National View: Overregulation means delays, added costs
We are all for clean waters and protecting the environment, and I thank the U.S. Environmental Protection Agency and U.S. Army Corps of Engineers for accepting comments on a proposal to change the definition of “waters of the United States” under the federal Clean Water Act.
An environmental engineer prior to becoming a county engineer, I understand environmental issues and their related costs to the environment, industry and public.
However, I am concerned with overregulation. It is not that I don’t think permits are necessary, just that we are being overregulated and made to jump through hoops for various regulators to get permits to address the same issues.
As an example, for a typical road reconstruction project, water-related permits are obtained from the Minnesota Pollution Control Agency for a National Pollutant Discharge Elimination System permit; from the Minnesota Department of Natural Resources for protected waters; from Clearwater County, which implements the Minnesota Wetland Conservation Act locally; from the Minnesota Board of Water and Soil Resources, which administers the Minnesota Wetland Conservation Act statewide; from the Corps of Engineers for discharge of dredged or fill materials; and from local watershed districts. I don’t understand why one agency cannot address all water-related permits.

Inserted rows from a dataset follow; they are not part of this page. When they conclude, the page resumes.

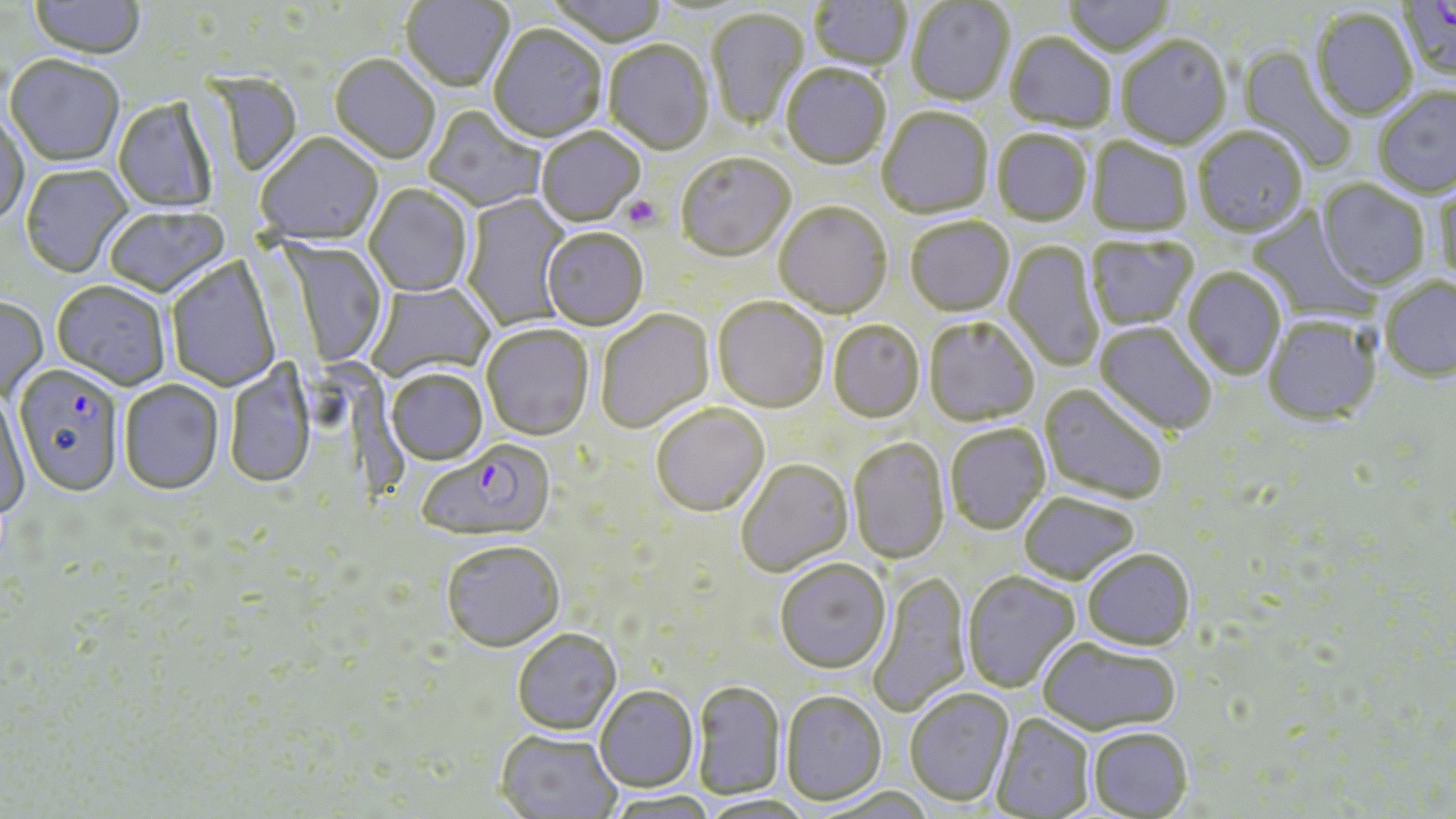

slide-level diagnosis = Plasmodium falciparum
stain = May-Grünwald-Giemsa
preparation = thin blood film
image size = 1456×819 pixels
platelet locations = approximate bounding boxes as (x1, y1, x2, y2) in pixels: (622, 195, 663, 231)
modality = optical microscopy
uninfected red blood cell locations = approximate bounding boxes as (x1, y1, x2, y2) in pixels: (401, 0, 514, 93), (545, 0, 669, 49), (809, 0, 912, 73), (1063, 0, 1176, 59), (29, 1, 146, 61), (907, 1, 1015, 107), (707, 9, 810, 130), (1311, 9, 1418, 122), (488, 27, 607, 145), (1004, 33, 1116, 135), (1116, 37, 1232, 151), (604, 42, 714, 157), (1237, 45, 1357, 173), (329, 56, 440, 166), (5, 57, 125, 167), (781, 66, 891, 172), (1374, 88, 1456, 198), (112, 98, 218, 214), (424, 107, 546, 212), (877, 108, 993, 220), (0, 115, 28, 229), (1193, 128, 1307, 237), (536, 129, 645, 228), (993, 131, 1092, 227), (256, 135, 384, 248), (1087, 138, 1192, 237), (676, 155, 796, 264), (20, 166, 133, 280), (1318, 180, 1429, 291), (1432, 182, 1456, 288), (364, 185, 473, 298), (460, 193, 573, 330), (774, 203, 892, 319), (105, 207, 229, 299), (1247, 207, 1381, 327), (905, 217, 1015, 317), (541, 230, 648, 332), (1085, 236, 1198, 331), (277, 239, 388, 369), (1004, 240, 1104, 372), (167, 257, 280, 392), (1183, 267, 1286, 380), (1379, 277, 1456, 382), (51, 282, 171, 391), (366, 282, 495, 383), (0, 298, 48, 404), (713, 298, 829, 413), (596, 310, 716, 433), (1263, 315, 1381, 425), (923, 316, 1040, 426), (828, 320, 925, 423), (1095, 322, 1218, 437), (482, 325, 594, 442), (225, 359, 316, 491), (386, 370, 487, 466), (119, 381, 225, 496), (1040, 384, 1170, 505), (0, 391, 29, 522), (651, 404, 769, 516), (945, 424, 1050, 535), (848, 437, 949, 564), (735, 458, 852, 576), (1019, 492, 1139, 585), (441, 541, 565, 653), (1082, 548, 1195, 650), (774, 559, 891, 672), (868, 570, 972, 718), (962, 571, 1080, 693), (512, 630, 621, 735), (1038, 638, 1181, 735), (693, 679, 786, 800), (594, 685, 698, 792), (904, 688, 1014, 806), (781, 690, 887, 805), (991, 713, 1094, 818), (1088, 727, 1193, 818), (494, 730, 622, 818), (605, 791, 718, 819), (696, 795, 815, 819)
magnification = 1000x
field of view = one of a larger specimen
Plasmodium falciparum-infected red blood cell locations = approximate bounding boxes as (x1, y1, x2, y2) in pixels: (1397, 0, 1456, 86), (13, 368, 125, 499), (416, 439, 554, 540)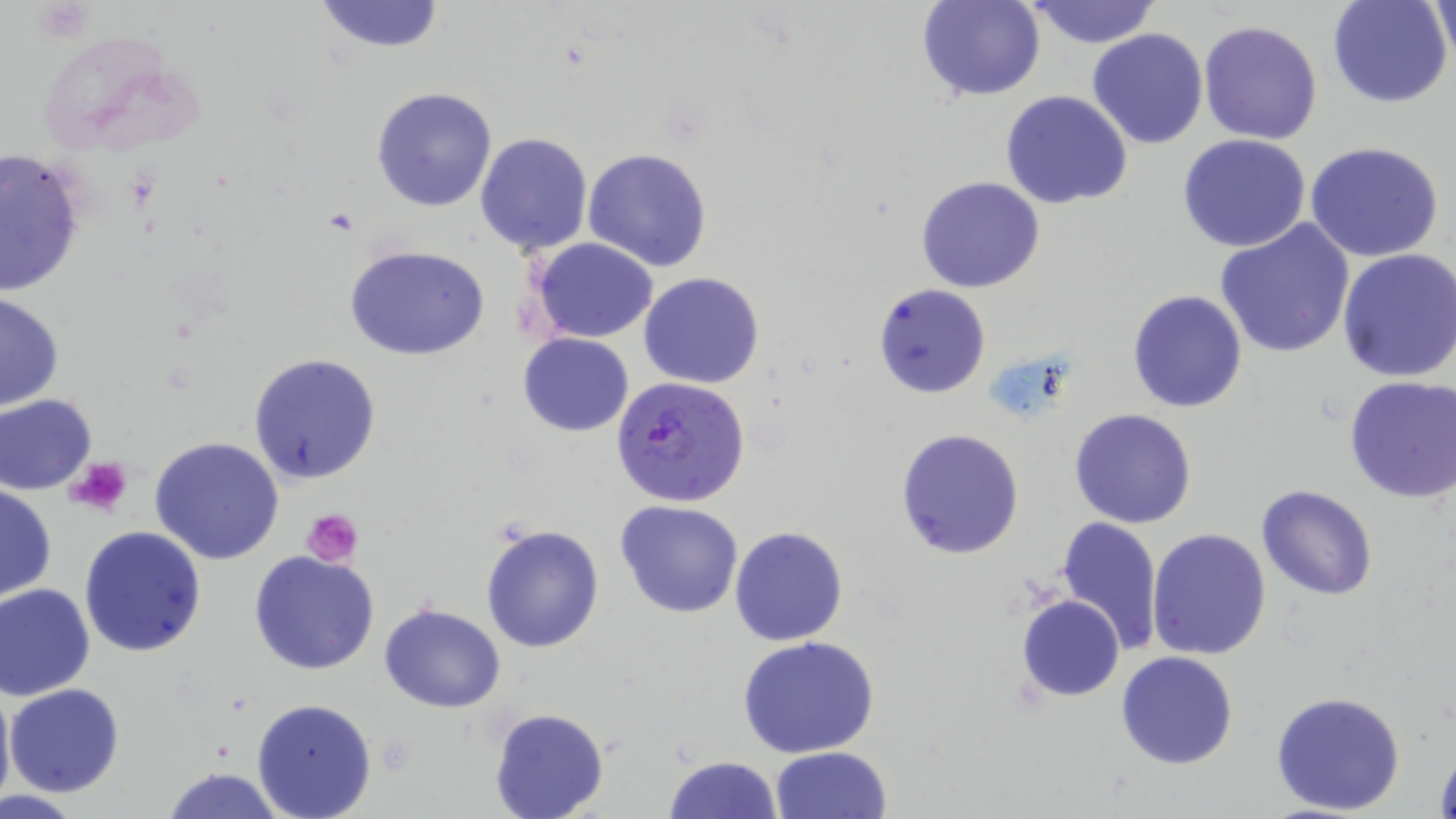
Summary:
  - Coordinate format: approximate bounding boxes as (x1, y1, x2, y2) in pixels
  - Uninfected red blood cell locations: (311, 0, 447, 53), (916, 0, 1045, 101), (1022, 0, 1163, 47), (1328, 0, 1455, 108), (1430, 0, 1455, 70), (1197, 19, 1323, 145), (1087, 28, 1210, 149), (370, 87, 498, 213), (1001, 91, 1132, 209), (475, 132, 593, 257), (1178, 134, 1312, 254), (1304, 142, 1446, 262), (0, 147, 89, 299), (582, 148, 713, 273), (916, 176, 1046, 293), (1215, 220, 1356, 360), (529, 237, 658, 343), (344, 244, 490, 361), (1336, 246, 1456, 383), (639, 272, 764, 388), (873, 284, 991, 399), (1127, 290, 1248, 412), (1, 292, 66, 414), (518, 333, 634, 436), (248, 352, 382, 486), (1343, 376, 1456, 503), (1, 394, 98, 495), (1068, 409, 1197, 529), (895, 428, 1024, 559), (149, 436, 285, 564), (0, 483, 56, 603), (1256, 485, 1378, 601), (615, 500, 744, 619), (1054, 516, 1163, 655), (479, 520, 605, 652), (78, 525, 207, 658), (729, 525, 849, 647), (1147, 529, 1273, 661), (248, 551, 380, 675), (0, 582, 96, 700), (1015, 594, 1125, 702), (380, 602, 506, 712), (737, 634, 883, 757), (1117, 650, 1238, 769), (0, 679, 15, 813), (6, 683, 125, 799), (1269, 689, 1407, 814), (250, 698, 377, 818), (488, 707, 610, 819), (1432, 740, 1456, 819), (770, 746, 892, 819), (663, 755, 785, 818), (162, 765, 288, 819)
  - Plasmodium falciparum-infected red blood cell locations: (611, 375, 751, 507)
  - Platelet locations: (66, 457, 134, 519), (301, 507, 364, 566)
  - Slide-level diagnosis: Plasmodium falciparum
  - Image size: 1456×819 pixels
  - Preparation: thin blood film
  - Stain: May-Grünwald-Giemsa
  - Magnification: 1000x
  - Field of view: one of a larger specimen
  - Modality: optical microscopy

It appears to me the proposed rules would greatly expand the Corps of Engineers’ jurisdiction way beyond what the federal laws intended. Rules should be changed for the Corps of Engineers to regulate only traditional navigable waters; remaining wetland impacts should be left to other agencies to regulate. This would prevent some overlapping of water-related permitting. Other agencies regulate waters that drain into navigable waters. The EPA regulates runoff from construction sites through authority given to the Minnesota Pollution Control Agency to issue NPDES permits. Local and state agencies regulate the state’s Wetland Conservation Act, which is stricter than the federal regulations.
I believe the Corps of Engineers provides an important role in keeping our nation’s navigable waters in navigable condition for commerce and that the EPA plays an important role in protecting our nation’s waters and keeping them clean. It just does not make sense to me to expand the Corps of Engineers’ role when others are addressing the all-important water-quality impacts to our waters.

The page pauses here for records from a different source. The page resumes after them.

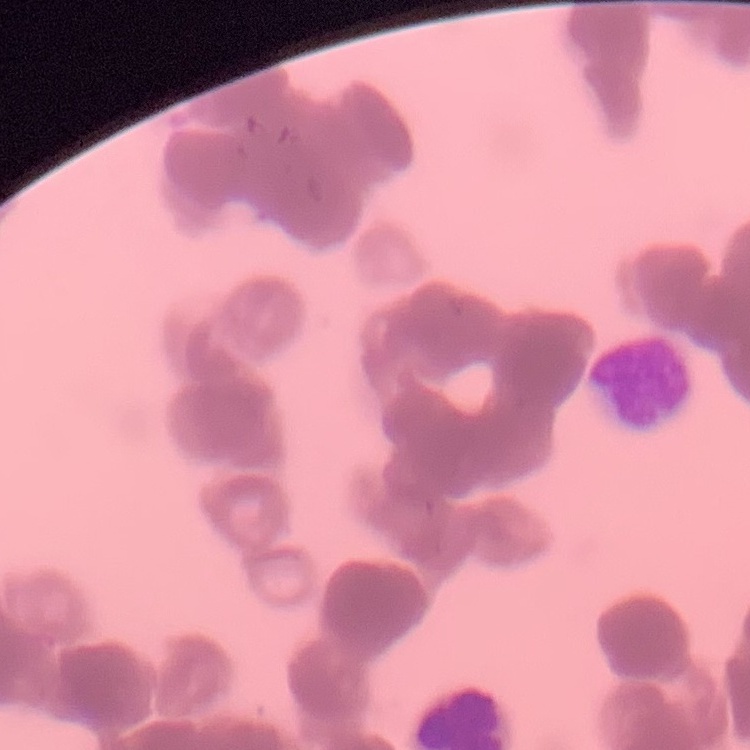
erythrocyte morphology = rouleaux formation
image type = square crop of a larger photomicrograph
preparation = thin blood film
stain = Field's or GiemsaDescribe the morphology of the erythrocytes.
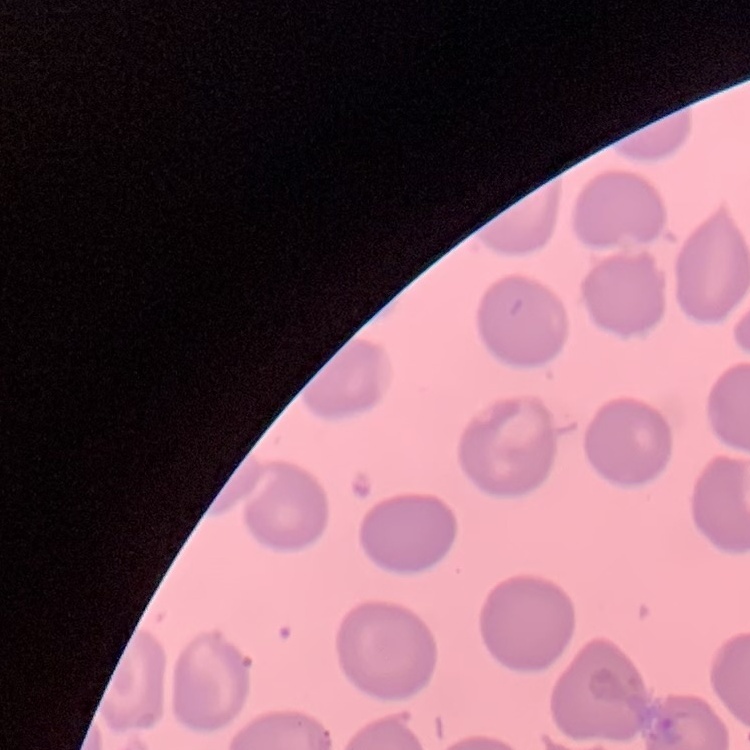

No rouleaux formation.

Summary:
  - Preparation: thin blood film
  - Stain: Field's or Giemsa
  - Image type: square crop of a larger photomicrograph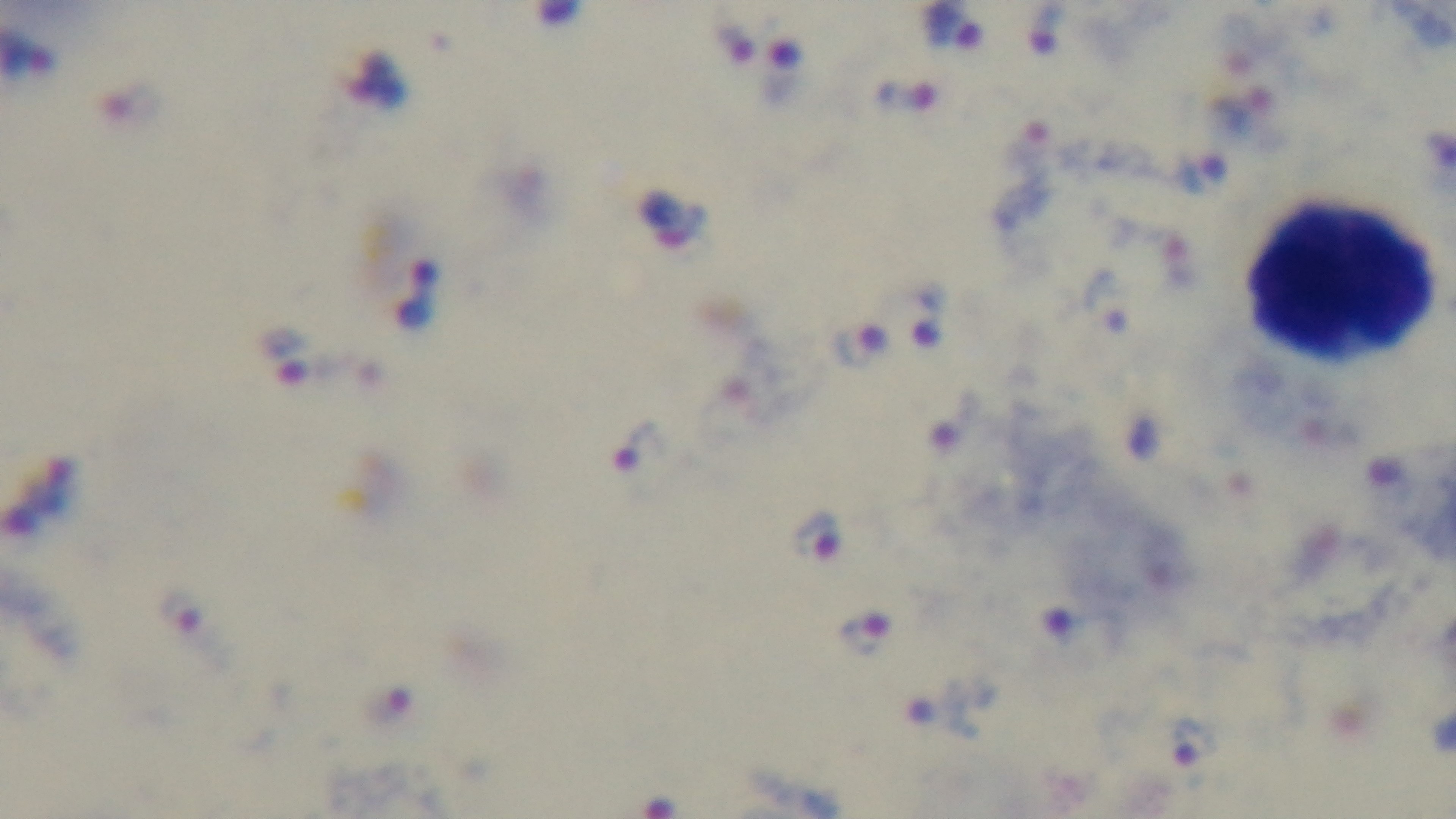

Summary:
  - Capture: mounted 4K digital camera
  - Objective: 100x oil immersion
  - Preparation: thick smear
  - Stain: Giemsa
  - Malaria status: infected
  - Field of view: one from the slide
  - Modality: light microscopy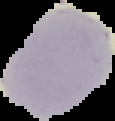

image size = 115×121 pixels
preparation = thin blood film
image type = cell region segmented out of the field of view; surrounding area masked to black
malaria status = uninfectedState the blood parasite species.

Although many times I question the Corps of Engineers’ jurisdiction over a project, we in Clearwater County normally just sign off, giving the Corps of Engineers jurisdiction because it is easier and faster than waiting for the Corps to do a formal jurisdiction review.
However, we recently had a permit application that took much longer than necessary. It was a permit to impact less than 1 acre of isolated wetlands. We used to get these general permits back in about 90 days. This permit took 236 days. According to processing rules, a request for additional information has to be made within 15 days. In our case, it took 90 days. Only 60 days are set aside to issue a permit after a completed application, according to regulations. A total of 128 days passed before we were given the permit after receiving the completed application. It also should be noted the additional information requested by the Corps of Engineers was just to show the impacts in a graphically different way on a map. The additional information provided did not change the actual wetlands impacted. The original application was acceptable to other wetland regulatory agencies.

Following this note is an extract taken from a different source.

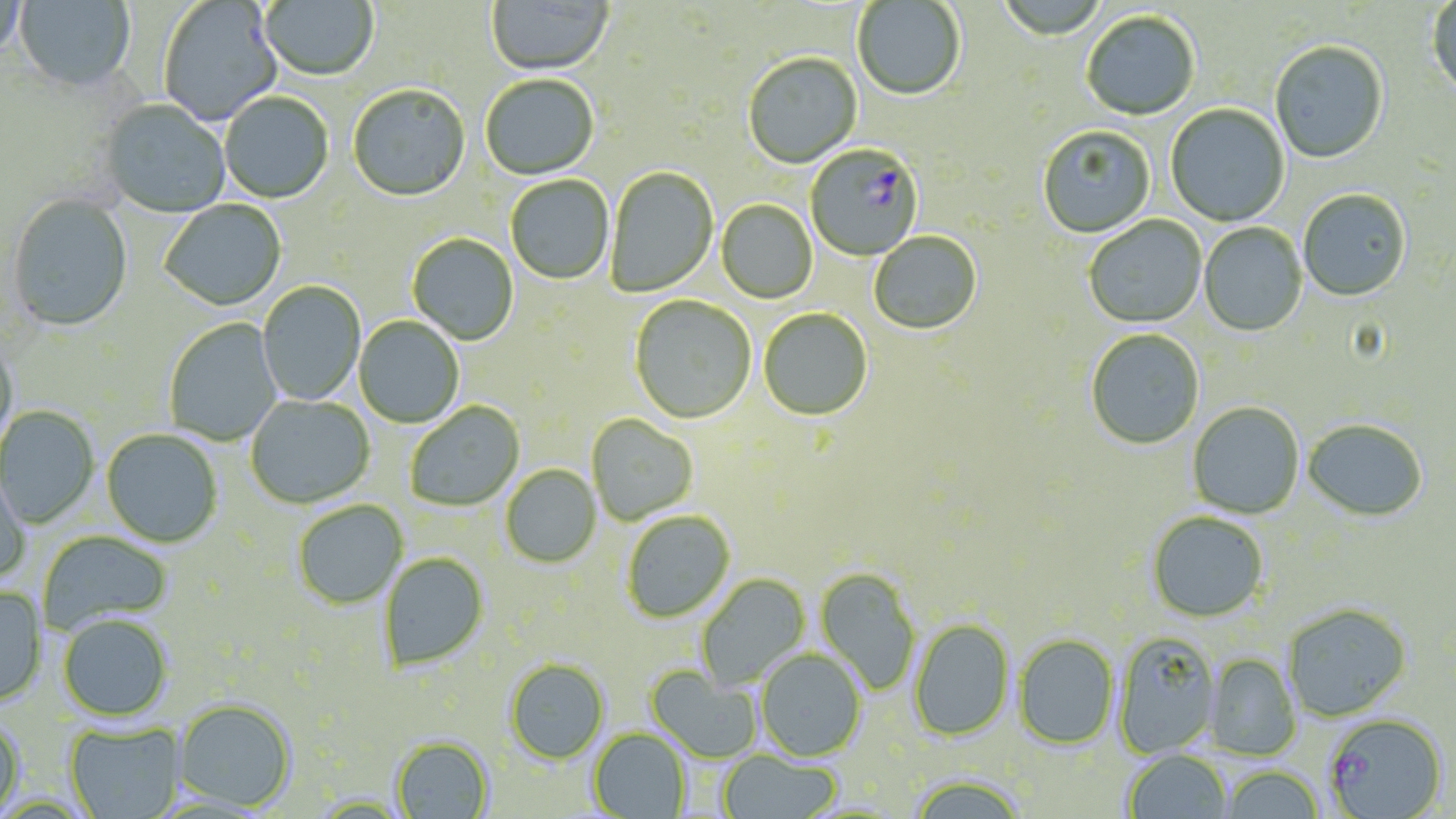
Plasmodium falciparum.

Approximate bounding boxes as [x1, y1, x2, y2] in pixels. Uninfected red blood cell locations: [15, 0, 136, 94], [260, 0, 378, 83], [995, 0, 1109, 43], [1426, 0, 1456, 99], [0, 1, 28, 63], [159, 1, 283, 127], [487, 1, 614, 78], [853, 1, 966, 103], [1081, 12, 1200, 122], [1270, 43, 1388, 165], [743, 54, 862, 169], [481, 76, 599, 181], [348, 86, 470, 203], [220, 93, 334, 204], [99, 100, 231, 219], [1165, 105, 1290, 227], [1037, 127, 1156, 239], [606, 167, 718, 298], [506, 176, 614, 286], [1298, 190, 1411, 302], [6, 194, 133, 334], [160, 200, 287, 312], [716, 200, 818, 305], [1083, 216, 1207, 329], [1198, 223, 1307, 337], [869, 232, 982, 336], [407, 234, 518, 346], [257, 281, 366, 406], [629, 296, 757, 425], [758, 309, 872, 421], [354, 316, 464, 429], [163, 319, 282, 446], [1086, 330, 1204, 450], [0, 336, 19, 454], [245, 395, 375, 510], [406, 402, 525, 512], [1187, 403, 1304, 519], [0, 406, 99, 530], [586, 414, 699, 526], [1302, 419, 1428, 523], [101, 429, 223, 548], [501, 465, 601, 569], [0, 467, 30, 587], [293, 501, 408, 610], [622, 511, 735, 624], [1147, 512, 1268, 623], [37, 531, 172, 634], [379, 553, 490, 672], [815, 567, 921, 694], [696, 573, 811, 692], [0, 585, 47, 708], [1282, 603, 1412, 722], [57, 614, 173, 722], [908, 619, 1014, 741], [1113, 632, 1221, 758], [1013, 635, 1119, 749], [755, 649, 867, 762], [1205, 654, 1301, 760], [504, 659, 609, 764], [646, 665, 764, 763], [173, 699, 297, 812], [0, 715, 25, 818], [65, 721, 185, 819], [588, 728, 692, 818], [391, 736, 493, 819], [1124, 749, 1232, 818], [717, 751, 843, 818], [1220, 765, 1324, 819], [907, 775, 1028, 819]. Plasmodium falciparum-infected red blood cell locations: [806, 145, 924, 261], [1323, 713, 1448, 818]. May-Grünwald-Giemsa-stained preparation. Thin blood smear. Image is 1456×819 pixels. 1000x magnification. Light microscopy. Single field of view.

Who is responsible for holding the Corps of Engineers to the timelines stated in the regulations? Our district Corps of Engineers blamed the delay on being understaffed. So why would anyone want to expand the Corps of Engineers’ jurisdiction when it apparently already has more work than can be handled?
Remember, where the Corps of Engineers’ jurisdiction ends other agencies pick up. Runoff into wetlands and waters of the state are being regulated by the EPA through the MPCA via NPDES permits, and wetland impacts are being addressed by local and state agencies.
It appears to me the proposed rules do not provide clarification over jurisdiction, leaving everything still up to individual interpretation. The proposed rules should be written clearly to clarify that the Corps of Engineers’ jurisdiction is traditional navigable waters. The proposed rules should state the Corps of Engineers’ jurisdiction only covers the waters listed and that other water-quality and wetlands impacts fall under other agencies to address water quality through the NPDES program and wetland impacts through the Wetland Conservation Act, which is being administered by most states with oversight by the EPA.
Having multiple agencies regulate the same thing just adds unnecessary cost to the public. I urge the EPA and Corps of Engineers to consider separating and clearly defining who has juridical oversight of each area. With today’s technology and GIS systems each agency jurisdiction coverage area could be laid out on a map. Separating out the jurisdiction and having predetermined mapped areas of jurisdiction would greatly reduce future litigation costs for the agencies and provide clear direction to the applicants of water-related impacts.
Dan S. Sauvé of Bemidji, Minn., is a professional engineer in charge of the highway departments for Clearwater County. A version of this commentary was submitted to the U.S. Environmental Protection Agency and U.S. Army Corps of Engineers as a letter in response to the proposal to change the definition of “waters of the United States” under the federal Clean Water Act.